==== DOCUMENT SECTION

To many, the Queen is a well-respected figurehead who acts as a focus for British identity, unity, pride and stability, but over recent years her admiration among younger generations has fallen.
In February, Queen Elizabeth II became the first British monarch to celebrate a Platinum Jubilee after reigning for 70 years. The Queen’s historic reign will be celebrated in June, but for more than a third of people aged 18-24, this may not be something to commemorate.
A YouGov survey conducted in 2021 found that only 31 per cent of people aged 18-24 supported the monarchy, in contrast to 41 per cent who would prefer an elected head of state. This differed from the same survey in 2020 which found that 40 per cent of 18-24 year olds supported the Queen.
Dr Sally Horrocks, professor in contemporary British history at the University of Leicester, described the Press as a comfortable ‘ecosystem’ in which the monarchy operated in to uphold their image. But, the spread of news through social media has made it increasingly difficult to retain a crisis within that bubble.
Horrocks said: “Newspapers, like the Daily Mail, have previously promoted the Royal family and particular versions of it.
“With the younger generation it is now hard to control media narratives, because it is not just about TV and the printed press, you have access to all sorts of information through social media.”
The figure for the younger generation dramatically differs from the 81 per cent of people aged over 65 who were in favour of a British monarchy.

========
==== RECORDS PROVIDED

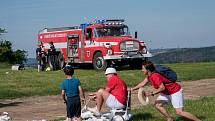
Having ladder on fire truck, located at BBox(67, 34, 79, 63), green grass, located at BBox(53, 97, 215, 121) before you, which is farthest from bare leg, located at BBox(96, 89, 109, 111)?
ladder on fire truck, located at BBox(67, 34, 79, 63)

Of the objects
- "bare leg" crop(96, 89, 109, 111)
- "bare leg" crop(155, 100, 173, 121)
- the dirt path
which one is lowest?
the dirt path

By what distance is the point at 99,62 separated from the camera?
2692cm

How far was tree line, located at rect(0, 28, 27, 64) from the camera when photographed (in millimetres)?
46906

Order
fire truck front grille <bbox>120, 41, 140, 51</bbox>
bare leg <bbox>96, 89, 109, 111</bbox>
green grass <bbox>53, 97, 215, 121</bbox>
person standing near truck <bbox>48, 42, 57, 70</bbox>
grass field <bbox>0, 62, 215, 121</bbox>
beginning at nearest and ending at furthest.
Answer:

========
==== RECORDS PROVIDED

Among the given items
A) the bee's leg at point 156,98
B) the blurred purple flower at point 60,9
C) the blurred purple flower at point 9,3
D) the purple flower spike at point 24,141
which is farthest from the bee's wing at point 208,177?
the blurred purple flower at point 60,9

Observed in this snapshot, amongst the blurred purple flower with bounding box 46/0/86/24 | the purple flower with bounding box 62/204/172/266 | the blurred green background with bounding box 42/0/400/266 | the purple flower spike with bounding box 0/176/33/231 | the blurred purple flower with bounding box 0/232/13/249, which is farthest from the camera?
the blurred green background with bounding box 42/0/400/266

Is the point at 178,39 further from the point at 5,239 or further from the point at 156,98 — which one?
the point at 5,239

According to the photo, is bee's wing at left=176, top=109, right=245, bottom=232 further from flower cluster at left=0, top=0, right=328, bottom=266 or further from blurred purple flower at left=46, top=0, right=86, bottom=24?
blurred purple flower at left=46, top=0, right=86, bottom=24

========

[TASK GOAL] Resume the article on young people's declining support for the monarchy, picking up after its final sentence. The rows play no part in this work.

[EXERCISE ANSWER]
Republican and filmmaking student at Sussex University Izzy Schulte, 22, said: “Social media has opened a lot of people’s eyes to different political views and ideas surrounding the monarchy.”
According to Reuters, a third of young people aged 18 to 24 use social media as their main news source, which shows the powerful influence it is having on the information fed to younger people.
Retail assistant Xavia Magero, 22, said her lack of support for the monarchy was due to the generational shift, which has led to a lack of connection to the current Queen.
“The monarchy benefits and connects with the older generation more as it was at a peak during their younger years, so the things it stands for are more aligned with the older generation,” she said.
Monarchist and vaccine clinic volunteer Peggy Young, 67, said she can see a shift in the royal family’s role from when she was younger to the present.
Young said the Royal family played a significant role during the world wars as a beacon of stability and encouragement. During World War II the Queen’s father, King George VI, remained at Buckingham Palace with his wife, despite the palace suffering nine direct hits during the Blitz.
History and lived experience is a key factor in the older generations’ support for the Queen and suggests why young people lack this admiration.
“Even I can remember that you used to have to stand for the national anthem in cinemas… the royal family touched so many areas, scouts and guides, but do they anymore?” Young said.
From the recent backlash to the Duke and Duchess’s tour, it is clear the history of colonialism and its racist elements are still entangled in the British monarchy’s past.
History student at the University of Leicester, Alice Bennett, 21, said the shift in support for the Queen in the younger generation is due to the greater awareness of the impact of colonialism.
Even commonwealth Countries such as Barbados, a previous hub for the transatlantic slave trade, have parted ways with the Queen and removed her as head of state.
Only last week Prince William and Kate Middleton had to cancel their trip to a Belize village due to anti-monarchy protests, which raises the question of how long the commonwealth will survive?
“The huge protests in Belize about slavery and colonialism just prove that there is such a great awareness of it now and is a crucial feature in why people aren’t supportive,” Bennett said.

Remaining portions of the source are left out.